** Requirement **
Please retype the passage below on paychecks deposited twice through mobile apps, word for word, with its punctuation and paragraph breaks unchanged.

** Document excerpt **

::::::::

Suppose the chip is a check, and the employee tries to cash it twice? Who would you rather be, Costanza or Timmy?

Staffing agency clients are increasingly pointing to a fraud committed by disloyal short-term employees. They cash a paycheck on their mobile app, then deposit the paper check a second time for duplicate payment. The check clears twice. Who must pay?

While this problem can arise in many scenarios, including with regular W-2 employees, it seems to be occurring more frequently with staffing agency employees, PEOs, temps, and other short-term workers. So let’s take a look.

I found a few good blog posts covering this subject (for those wanting more detail, try here or here), but here’s the bottom line:

The Check 21 Act, passed in 2004, addresses what happens when a bank allows its customers access to a mobile deposit app. When a customer electronically deposits a check, the bank creates an electronic image of that check, called a “substitute check.” This is what you sometimes see when you view your statement online. It’s negotiable, like a live check.

::::::::

** Data extracts **
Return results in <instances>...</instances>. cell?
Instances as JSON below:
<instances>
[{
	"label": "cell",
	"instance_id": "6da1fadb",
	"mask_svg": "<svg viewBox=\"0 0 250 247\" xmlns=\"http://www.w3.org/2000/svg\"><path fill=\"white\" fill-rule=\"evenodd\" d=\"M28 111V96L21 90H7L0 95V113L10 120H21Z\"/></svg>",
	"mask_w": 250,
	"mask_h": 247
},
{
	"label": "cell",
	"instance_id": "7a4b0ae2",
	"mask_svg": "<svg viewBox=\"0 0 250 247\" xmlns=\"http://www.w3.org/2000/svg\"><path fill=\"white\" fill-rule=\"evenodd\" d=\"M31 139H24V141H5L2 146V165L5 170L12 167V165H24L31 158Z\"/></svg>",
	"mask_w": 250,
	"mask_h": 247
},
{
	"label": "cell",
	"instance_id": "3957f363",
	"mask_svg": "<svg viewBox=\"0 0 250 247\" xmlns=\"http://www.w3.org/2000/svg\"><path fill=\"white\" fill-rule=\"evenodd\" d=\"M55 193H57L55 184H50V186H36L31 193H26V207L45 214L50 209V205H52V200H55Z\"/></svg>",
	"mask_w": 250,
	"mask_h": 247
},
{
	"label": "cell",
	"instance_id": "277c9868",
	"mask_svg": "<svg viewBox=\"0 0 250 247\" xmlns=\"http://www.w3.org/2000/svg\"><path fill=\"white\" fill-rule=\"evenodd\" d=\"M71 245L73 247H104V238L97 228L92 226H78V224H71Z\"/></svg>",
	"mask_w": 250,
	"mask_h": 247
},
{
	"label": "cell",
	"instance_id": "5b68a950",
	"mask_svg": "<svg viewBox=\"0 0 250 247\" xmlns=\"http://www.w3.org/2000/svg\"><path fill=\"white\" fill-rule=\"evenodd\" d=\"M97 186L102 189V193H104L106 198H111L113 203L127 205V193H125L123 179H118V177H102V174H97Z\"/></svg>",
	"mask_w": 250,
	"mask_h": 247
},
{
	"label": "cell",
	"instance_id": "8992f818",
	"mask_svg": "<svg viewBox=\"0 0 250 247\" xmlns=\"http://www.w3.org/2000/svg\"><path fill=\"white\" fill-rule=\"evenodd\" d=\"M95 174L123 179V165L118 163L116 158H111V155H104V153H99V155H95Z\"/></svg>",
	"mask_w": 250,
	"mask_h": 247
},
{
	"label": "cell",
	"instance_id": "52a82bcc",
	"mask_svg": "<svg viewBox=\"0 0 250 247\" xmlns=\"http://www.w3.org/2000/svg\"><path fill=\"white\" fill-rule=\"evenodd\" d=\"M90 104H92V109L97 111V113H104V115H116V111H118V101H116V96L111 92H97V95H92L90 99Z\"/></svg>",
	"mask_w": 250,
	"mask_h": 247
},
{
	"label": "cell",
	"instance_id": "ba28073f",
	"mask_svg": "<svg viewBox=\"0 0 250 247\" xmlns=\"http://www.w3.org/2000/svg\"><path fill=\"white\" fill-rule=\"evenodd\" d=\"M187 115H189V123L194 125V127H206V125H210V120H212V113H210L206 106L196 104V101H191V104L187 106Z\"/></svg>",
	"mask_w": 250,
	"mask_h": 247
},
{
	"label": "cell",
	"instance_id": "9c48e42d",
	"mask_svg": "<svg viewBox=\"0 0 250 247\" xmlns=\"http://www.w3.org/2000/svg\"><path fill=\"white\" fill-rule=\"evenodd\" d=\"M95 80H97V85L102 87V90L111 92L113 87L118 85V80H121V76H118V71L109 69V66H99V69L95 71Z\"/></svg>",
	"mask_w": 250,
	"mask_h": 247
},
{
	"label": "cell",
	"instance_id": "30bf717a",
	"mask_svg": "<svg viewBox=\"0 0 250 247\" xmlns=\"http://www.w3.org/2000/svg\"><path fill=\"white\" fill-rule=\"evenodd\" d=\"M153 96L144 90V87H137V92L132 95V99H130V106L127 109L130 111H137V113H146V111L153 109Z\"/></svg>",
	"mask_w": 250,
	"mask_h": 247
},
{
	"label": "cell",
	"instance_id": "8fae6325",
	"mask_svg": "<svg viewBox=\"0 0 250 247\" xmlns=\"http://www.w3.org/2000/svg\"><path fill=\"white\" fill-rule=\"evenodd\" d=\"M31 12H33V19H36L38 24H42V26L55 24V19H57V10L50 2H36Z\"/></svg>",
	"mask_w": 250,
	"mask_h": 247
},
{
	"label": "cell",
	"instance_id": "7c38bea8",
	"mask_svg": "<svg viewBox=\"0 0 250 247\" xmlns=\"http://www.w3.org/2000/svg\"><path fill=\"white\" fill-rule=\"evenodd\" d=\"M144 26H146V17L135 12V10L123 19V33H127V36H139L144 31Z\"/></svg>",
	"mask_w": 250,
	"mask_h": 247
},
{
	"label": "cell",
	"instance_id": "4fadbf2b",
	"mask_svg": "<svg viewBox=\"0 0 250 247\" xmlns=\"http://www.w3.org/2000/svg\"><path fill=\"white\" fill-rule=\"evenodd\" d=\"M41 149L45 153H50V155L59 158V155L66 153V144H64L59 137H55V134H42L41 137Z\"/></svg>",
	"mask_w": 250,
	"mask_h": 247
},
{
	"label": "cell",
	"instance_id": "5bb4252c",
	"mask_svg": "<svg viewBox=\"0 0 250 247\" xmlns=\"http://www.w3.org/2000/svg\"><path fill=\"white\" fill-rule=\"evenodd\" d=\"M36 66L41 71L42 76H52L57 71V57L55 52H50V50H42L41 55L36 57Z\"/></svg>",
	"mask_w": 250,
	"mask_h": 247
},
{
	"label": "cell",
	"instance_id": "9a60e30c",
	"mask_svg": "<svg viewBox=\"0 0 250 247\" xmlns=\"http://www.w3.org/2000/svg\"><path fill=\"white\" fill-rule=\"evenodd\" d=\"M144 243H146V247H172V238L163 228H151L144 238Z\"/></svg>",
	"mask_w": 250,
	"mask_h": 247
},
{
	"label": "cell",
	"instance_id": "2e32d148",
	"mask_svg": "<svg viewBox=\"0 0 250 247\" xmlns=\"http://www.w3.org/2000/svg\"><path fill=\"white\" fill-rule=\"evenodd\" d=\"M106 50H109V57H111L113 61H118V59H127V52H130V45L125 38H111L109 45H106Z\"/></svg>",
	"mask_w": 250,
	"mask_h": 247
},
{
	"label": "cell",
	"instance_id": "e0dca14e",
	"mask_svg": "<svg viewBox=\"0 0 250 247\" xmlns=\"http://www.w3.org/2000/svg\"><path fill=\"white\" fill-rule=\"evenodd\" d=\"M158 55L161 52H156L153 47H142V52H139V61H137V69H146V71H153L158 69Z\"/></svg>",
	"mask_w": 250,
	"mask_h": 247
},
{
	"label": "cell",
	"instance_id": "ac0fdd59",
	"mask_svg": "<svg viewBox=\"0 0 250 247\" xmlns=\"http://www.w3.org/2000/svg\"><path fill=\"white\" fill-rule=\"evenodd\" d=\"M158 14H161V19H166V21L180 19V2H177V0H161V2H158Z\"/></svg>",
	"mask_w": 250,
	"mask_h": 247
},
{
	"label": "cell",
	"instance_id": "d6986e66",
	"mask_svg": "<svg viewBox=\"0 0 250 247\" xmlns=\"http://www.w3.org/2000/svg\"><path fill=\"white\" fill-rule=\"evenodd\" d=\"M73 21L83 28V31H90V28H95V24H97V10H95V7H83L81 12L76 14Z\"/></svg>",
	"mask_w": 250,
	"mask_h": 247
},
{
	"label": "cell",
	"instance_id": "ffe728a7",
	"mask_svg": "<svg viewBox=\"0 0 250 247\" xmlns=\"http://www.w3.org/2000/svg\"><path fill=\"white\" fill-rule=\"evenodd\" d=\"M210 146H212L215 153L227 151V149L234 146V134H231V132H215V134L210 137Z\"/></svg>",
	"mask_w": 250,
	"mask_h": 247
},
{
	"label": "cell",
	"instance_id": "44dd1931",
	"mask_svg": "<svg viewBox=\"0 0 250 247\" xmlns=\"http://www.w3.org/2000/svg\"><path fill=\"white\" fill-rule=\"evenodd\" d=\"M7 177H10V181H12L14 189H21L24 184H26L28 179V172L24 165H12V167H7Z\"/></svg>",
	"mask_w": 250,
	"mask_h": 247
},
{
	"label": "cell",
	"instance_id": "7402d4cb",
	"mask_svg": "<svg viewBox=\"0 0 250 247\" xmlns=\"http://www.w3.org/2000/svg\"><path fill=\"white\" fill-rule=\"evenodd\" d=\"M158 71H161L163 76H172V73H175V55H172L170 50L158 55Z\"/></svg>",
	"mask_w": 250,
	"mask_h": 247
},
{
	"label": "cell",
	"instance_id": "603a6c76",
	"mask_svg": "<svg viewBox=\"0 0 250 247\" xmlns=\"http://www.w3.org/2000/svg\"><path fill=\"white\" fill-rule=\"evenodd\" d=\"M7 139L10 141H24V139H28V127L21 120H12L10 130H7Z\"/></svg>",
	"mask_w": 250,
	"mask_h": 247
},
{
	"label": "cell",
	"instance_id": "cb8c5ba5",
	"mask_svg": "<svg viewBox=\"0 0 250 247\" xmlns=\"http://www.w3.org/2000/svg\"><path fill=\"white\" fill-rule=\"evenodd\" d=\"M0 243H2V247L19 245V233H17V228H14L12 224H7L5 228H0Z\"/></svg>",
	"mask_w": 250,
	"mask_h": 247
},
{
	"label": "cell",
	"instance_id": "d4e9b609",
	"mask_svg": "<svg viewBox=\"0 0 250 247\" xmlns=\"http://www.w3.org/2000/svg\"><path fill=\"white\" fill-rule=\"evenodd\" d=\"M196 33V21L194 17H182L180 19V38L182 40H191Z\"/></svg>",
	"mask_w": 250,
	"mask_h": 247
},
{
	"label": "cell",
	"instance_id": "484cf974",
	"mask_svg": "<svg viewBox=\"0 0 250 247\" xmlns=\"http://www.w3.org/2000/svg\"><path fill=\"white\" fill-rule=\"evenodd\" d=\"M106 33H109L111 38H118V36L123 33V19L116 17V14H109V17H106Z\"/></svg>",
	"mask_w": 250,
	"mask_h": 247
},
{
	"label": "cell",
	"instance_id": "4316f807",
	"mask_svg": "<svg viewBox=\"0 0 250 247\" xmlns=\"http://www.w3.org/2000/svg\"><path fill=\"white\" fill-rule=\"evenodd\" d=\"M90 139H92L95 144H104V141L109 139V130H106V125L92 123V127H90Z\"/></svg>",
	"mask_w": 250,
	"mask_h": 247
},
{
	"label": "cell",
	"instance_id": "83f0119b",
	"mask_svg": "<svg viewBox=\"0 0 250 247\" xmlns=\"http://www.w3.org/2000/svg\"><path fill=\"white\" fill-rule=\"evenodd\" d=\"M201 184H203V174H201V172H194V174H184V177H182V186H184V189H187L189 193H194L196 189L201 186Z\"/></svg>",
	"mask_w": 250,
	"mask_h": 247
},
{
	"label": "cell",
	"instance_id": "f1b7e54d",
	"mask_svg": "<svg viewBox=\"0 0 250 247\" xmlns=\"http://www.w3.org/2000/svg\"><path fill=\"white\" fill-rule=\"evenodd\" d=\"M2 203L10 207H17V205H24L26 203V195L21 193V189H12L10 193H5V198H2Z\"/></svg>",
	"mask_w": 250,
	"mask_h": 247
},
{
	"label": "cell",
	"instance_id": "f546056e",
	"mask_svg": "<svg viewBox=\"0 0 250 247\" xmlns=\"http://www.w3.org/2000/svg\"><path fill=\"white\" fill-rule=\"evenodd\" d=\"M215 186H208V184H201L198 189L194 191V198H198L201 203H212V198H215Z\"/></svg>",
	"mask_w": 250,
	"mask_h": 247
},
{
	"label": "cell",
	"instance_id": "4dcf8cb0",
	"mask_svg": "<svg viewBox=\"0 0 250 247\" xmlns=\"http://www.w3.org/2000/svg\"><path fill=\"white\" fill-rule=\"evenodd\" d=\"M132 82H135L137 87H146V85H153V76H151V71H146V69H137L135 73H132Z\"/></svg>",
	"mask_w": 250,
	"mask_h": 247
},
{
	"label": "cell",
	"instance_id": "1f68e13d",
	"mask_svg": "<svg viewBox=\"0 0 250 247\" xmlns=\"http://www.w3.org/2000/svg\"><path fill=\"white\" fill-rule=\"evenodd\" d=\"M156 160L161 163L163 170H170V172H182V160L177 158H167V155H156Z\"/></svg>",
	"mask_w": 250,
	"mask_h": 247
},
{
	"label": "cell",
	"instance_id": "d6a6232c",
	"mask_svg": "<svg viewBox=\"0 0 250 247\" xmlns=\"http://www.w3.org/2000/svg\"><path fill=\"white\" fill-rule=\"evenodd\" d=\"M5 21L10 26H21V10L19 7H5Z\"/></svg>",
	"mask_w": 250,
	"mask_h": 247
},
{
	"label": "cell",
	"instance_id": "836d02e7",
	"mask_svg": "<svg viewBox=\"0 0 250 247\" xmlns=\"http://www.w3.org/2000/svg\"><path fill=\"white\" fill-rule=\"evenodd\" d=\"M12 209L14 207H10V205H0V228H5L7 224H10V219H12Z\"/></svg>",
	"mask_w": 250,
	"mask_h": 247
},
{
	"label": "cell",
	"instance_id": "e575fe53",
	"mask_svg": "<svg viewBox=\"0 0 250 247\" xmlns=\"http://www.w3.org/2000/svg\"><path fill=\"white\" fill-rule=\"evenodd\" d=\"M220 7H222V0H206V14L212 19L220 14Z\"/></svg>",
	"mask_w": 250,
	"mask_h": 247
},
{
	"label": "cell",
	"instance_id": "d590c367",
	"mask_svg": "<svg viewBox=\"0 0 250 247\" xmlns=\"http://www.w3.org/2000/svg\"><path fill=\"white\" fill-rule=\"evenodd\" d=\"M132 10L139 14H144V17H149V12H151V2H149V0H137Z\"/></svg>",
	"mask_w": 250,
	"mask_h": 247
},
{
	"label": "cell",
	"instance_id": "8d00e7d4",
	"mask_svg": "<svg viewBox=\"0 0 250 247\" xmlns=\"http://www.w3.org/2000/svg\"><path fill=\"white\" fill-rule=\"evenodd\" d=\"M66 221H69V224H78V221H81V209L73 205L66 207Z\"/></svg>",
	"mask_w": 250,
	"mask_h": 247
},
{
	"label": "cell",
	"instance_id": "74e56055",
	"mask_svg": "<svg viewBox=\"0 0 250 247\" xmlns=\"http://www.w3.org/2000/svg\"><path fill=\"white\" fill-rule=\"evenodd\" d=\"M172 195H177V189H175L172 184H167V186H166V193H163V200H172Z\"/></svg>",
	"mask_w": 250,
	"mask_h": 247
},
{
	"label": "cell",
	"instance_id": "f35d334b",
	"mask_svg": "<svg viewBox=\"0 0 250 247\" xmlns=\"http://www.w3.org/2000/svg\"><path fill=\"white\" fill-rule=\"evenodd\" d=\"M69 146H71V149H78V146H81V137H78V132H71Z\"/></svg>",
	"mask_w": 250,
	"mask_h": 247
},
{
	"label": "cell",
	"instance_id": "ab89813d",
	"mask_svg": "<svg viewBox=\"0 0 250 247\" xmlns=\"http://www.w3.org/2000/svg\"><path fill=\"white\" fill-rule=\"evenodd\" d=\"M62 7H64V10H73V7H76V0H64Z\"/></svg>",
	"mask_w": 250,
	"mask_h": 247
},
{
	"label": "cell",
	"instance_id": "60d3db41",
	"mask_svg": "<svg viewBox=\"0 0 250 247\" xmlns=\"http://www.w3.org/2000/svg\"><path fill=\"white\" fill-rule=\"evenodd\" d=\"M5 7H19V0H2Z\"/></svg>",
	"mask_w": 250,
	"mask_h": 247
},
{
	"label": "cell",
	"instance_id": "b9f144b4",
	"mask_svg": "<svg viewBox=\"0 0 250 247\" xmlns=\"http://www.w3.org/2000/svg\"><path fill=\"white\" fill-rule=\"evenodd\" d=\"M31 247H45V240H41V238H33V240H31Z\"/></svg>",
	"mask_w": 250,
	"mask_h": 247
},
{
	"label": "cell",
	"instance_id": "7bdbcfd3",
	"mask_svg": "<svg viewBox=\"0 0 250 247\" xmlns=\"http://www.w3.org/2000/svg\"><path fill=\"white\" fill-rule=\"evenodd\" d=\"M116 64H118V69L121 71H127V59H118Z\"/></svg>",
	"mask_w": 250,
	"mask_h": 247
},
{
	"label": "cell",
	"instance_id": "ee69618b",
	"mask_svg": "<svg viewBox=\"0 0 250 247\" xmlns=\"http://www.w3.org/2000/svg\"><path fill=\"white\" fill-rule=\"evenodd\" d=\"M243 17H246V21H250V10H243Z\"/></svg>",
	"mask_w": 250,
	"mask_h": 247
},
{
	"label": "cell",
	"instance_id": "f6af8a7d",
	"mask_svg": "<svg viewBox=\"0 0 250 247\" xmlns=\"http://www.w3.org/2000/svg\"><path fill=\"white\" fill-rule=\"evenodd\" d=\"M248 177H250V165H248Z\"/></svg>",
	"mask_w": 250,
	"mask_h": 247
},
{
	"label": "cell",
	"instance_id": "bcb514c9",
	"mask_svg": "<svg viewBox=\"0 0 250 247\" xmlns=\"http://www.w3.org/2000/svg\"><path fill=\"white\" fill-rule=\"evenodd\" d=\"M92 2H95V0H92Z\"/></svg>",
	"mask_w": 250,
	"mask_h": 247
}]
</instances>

::::::::

** Exercise answer **
Suppose the chip is a check, and the employee tries to cash it twice? Who would you rather be, Costanza or Timmy?

Staffing agency clients are increasingly pointing to a fraud committed by disloyal short-term employees. They cash a paycheck on their mobile app, then deposit the paper check a second time for duplicate payment. The check clears twice. Who must pay?

While this problem can arise in many scenarios, including with regular W-2 employees, it seems to be occurring more frequently with staffing agency employees, PEOs, temps, and other short-term workers. So let’s take a look.

I found a few good blog posts covering this subject (for those wanting more detail, try here or here), but here’s the bottom line:

The Check 21 Act, passed in 2004, addresses what happens when a bank allows its customers access to a mobile deposit app. When a customer electronically deposits a check, the bank creates an electronic image of that check, called a “substitute check.” This is what you sometimes see when you view your statement online. It’s negotiable, like a live check.